Conforme comentamos em uma postagem anterior, há época existiam poucas fundições na Europa com capacidade para a produção das complexas engrenagens das moendas e seriam necessários vários anos para a reposição dos mecanismos destruídos, com custos exorbitantes. A cultura da cana de açúcar na região nunca se recuperou completamente desses golpes e gradativamente foi perdendo importância econômica. 

É aqui que ocorreu uma guinada que marcaria para sempre a história dos chamados paulistas – a partir de meados da década de 1550, a região do Planalto de Piratininga passou a abrigar uma série de vilas e de fazendas, com grande produção de alimentos. Além das tradicionais culturas de milho e mandioca, a região também produzia trigo e vinhos, produtos que há época precisavam ser importados da Europa. Outro produto “famoso” de Piratininga eram as marmeladas, que eram acondicionadas em caixinhas de madeira e vendidas com muito sucesso nas vilas do litoral e do interior.  

Após as descobertas das minas de ouro na região das Geraes, que inclusive foi um feito de bandeirantes paulistas em 1693, o Planalto de Piratininga se transformaria num grande produtor e “exportador” de alimentos. A vocação comercial da região seria complementada pela venda de indígenas escravizados pelos bandeirantes, principalmente aqueles capturados nas Missões Jesuíticas espanholas do Paraguai e do Rio Grande do Sul, e que se mostrariam importantes para os trabalhos domésticos nas fazendas mineiras, sendo muito mais baratos que os escravos africanos. 
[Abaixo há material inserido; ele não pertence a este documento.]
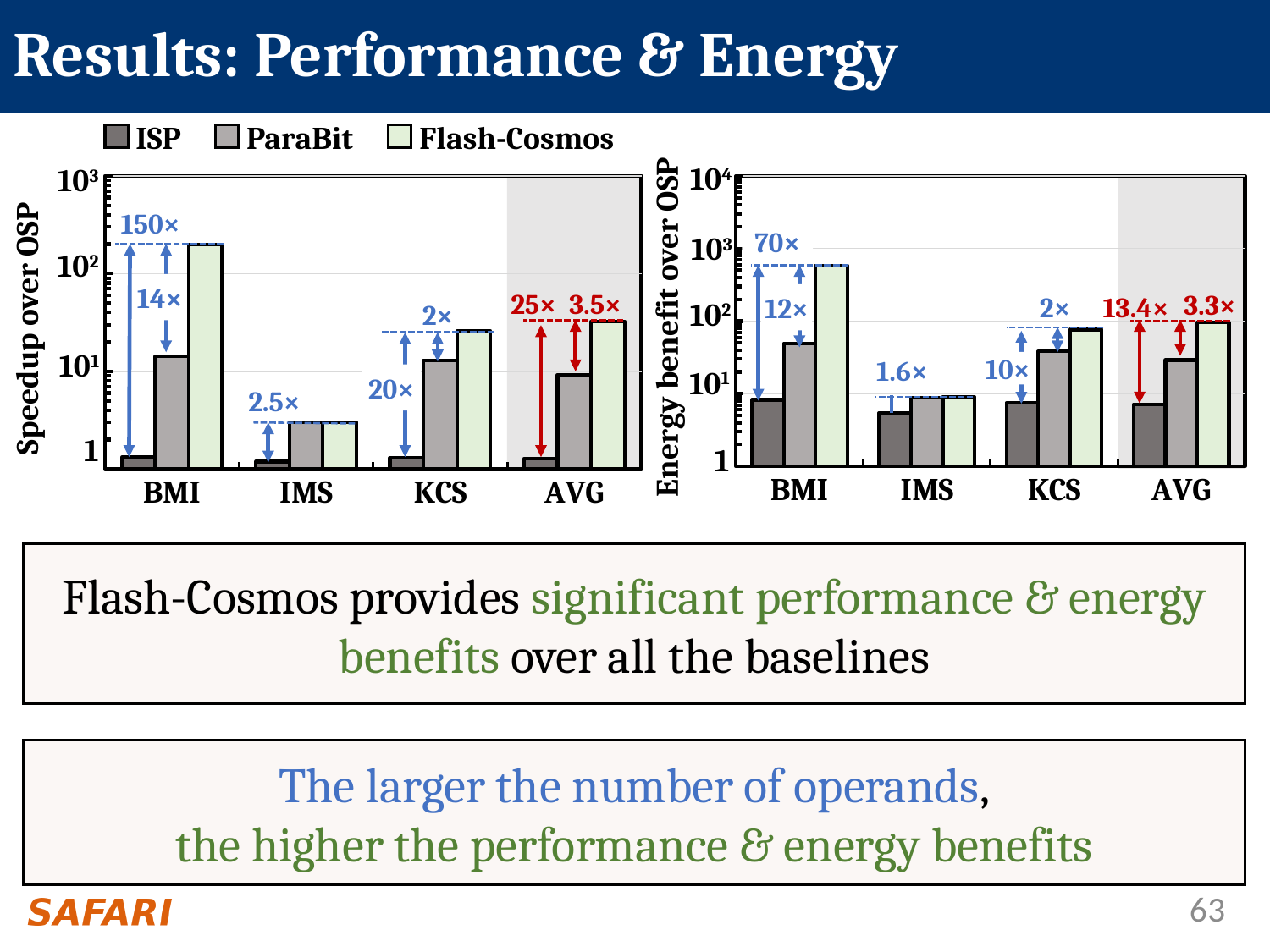
In the left chart (Speedup over OSP), which is larger for KCS: the ParaBit bar or the ISP bar? ParaBit In the left chart (Speedup over OSP), what annotated speedup does Flash-Cosmos achieve over ISP for BMI? 150× What is the y-axis label of the right chart? Energy benefit over OSP In the right chart (Energy benefit over OSP), which category has the lowest Flash-Cosmos bar? IMS In the left chart (Speedup over OSP), what annotated speedup does Flash-Cosmos achieve over ISP for AVG? 25× In the right chart (Energy benefit over OSP), what annotated energy benefit does Flash-Cosmos achieve over ParaBit for AVG? 3.3× In the left chart (Speedup over OSP), is the Flash-Cosmos value for BMI greater or less than 100? greater What kind of chart is the left chart titled "Speedup over OSP"? bar chart How many categories are shown on the x axis of the right chart (Energy benefit over OSP)? 4 How many series does the legend list for the charts? 3 In the left chart (Speedup over OSP), which category has the tallest Flash-Cosmos bar? BMI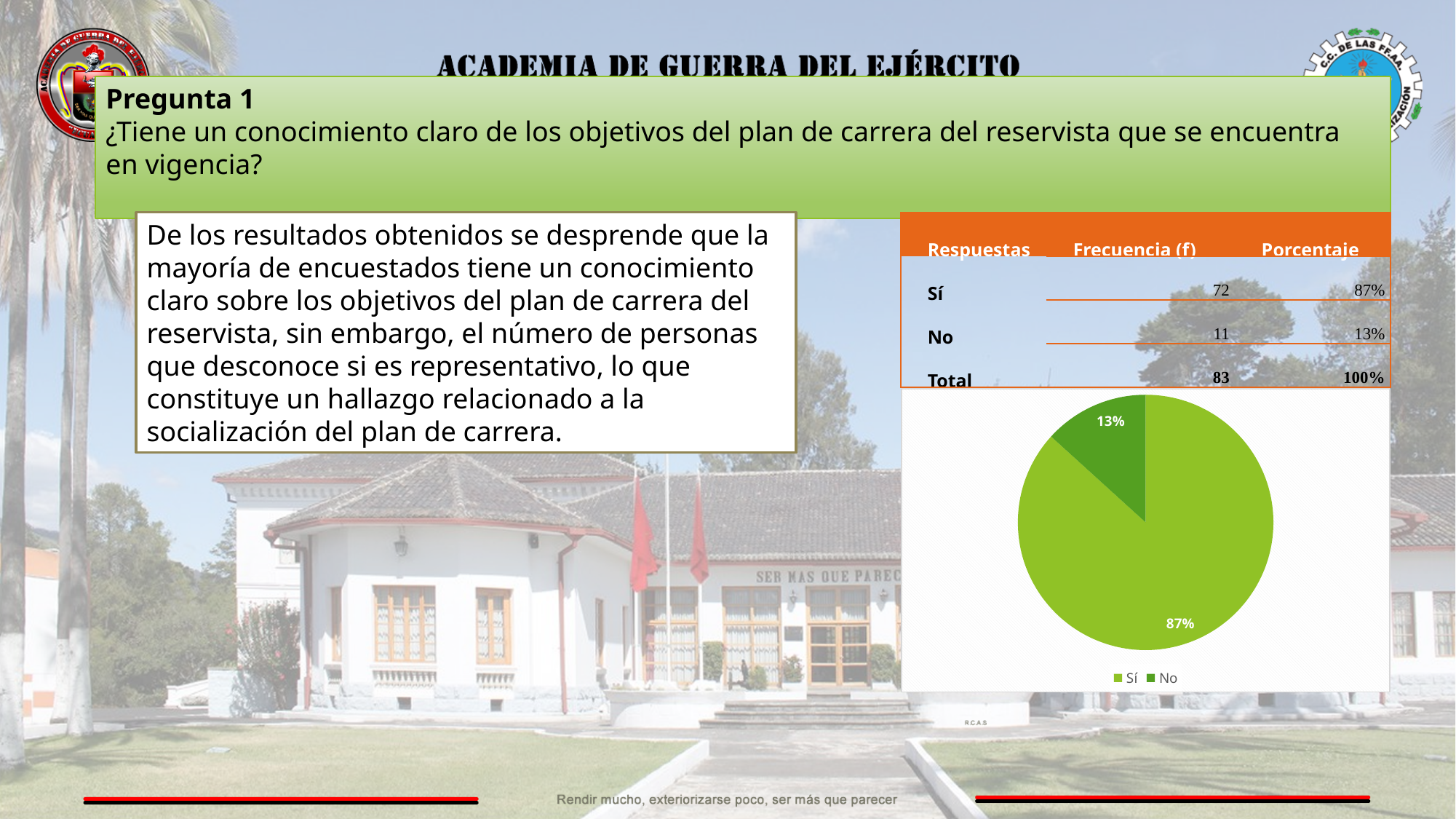
Which slice of the pie chart is the smallest? No How many entries does the legend of the pie chart list? 2 How many slices does the pie chart have? 2 What is the difference in percentage points between the 'Sí' and 'No' slices of the pie chart? 74 What kind of chart is shown on the slide? pie chart Which slice of the pie chart is the largest? Sí Is the 'No' slice of the pie chart greater or less than 50%? less What are the legend entries of the pie chart? Sí, No What share of the pie does the 'Sí' slice represent? 87% What share of the pie does the 'No' slice represent? 13% Which is larger in the pie chart, the 'Sí' slice or the 'No' slice? Sí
Oficinas locais do Planalto de Piratininga e de vilas do interior também produziam tecidos grosseiros, roupas, sapatos e botas, ferramentas como pás, enxadas e picaretas (cito o meu bairro na cidade de São Paulo– Santo Amaro, que surgiu em função de uma mina de minério de ferro encontrada na região), chapéus de feltro e cachaça – a famosa “caninha paulista” teve suas origens nesse período. 

Um outro produto fundamental vendido pelos paulistas eram as tropas de burros e mulas vindas da região Sul da Colônia. Esses animais, que eram essenciais para os trabalhos nas regiões de mineração, eram trazidos primeiro até a região de Sorocaba e depois eram carregados com alimentos e outros produtos, e levados por tropeiros para as Geraes – animais, alimentos e outros produtos eram vendidos a “peso de ouro”, literalmente.

Esse mercantilismo paulista gradativamente substituiu a indústria açucareira local, que por fim acabou sendo completamente abandonada. Ironicamente, o tempo reescreveria a história da cultura da cana de açúcar no Estado de São Paulo que, atualmente, é o maior produtor de açúcar e de etanol do Brasil. 

O naufrágio da indústria açucareira em São Paulo teve uma importante consequência ambiental – sem a pressão dos canaviais, grandes áreas destruídas da Mata Atlântica na região da planície costeira puderam se recuperar, o que somado aos trechos intactos ao longo do relevo acidentado da Serra do Mar formam atualmente um dos trechos contínuos mais preservados do bioma no Brasil. Como diz o velho ditado – há males que vem para o bem. 

A Mata Atlântica no interior do Estado sobreviveria até meados do século XIX, quando passou a sucumbir lentamente diante do avanço dos cafezais. Trataremos disso em futuras postagens.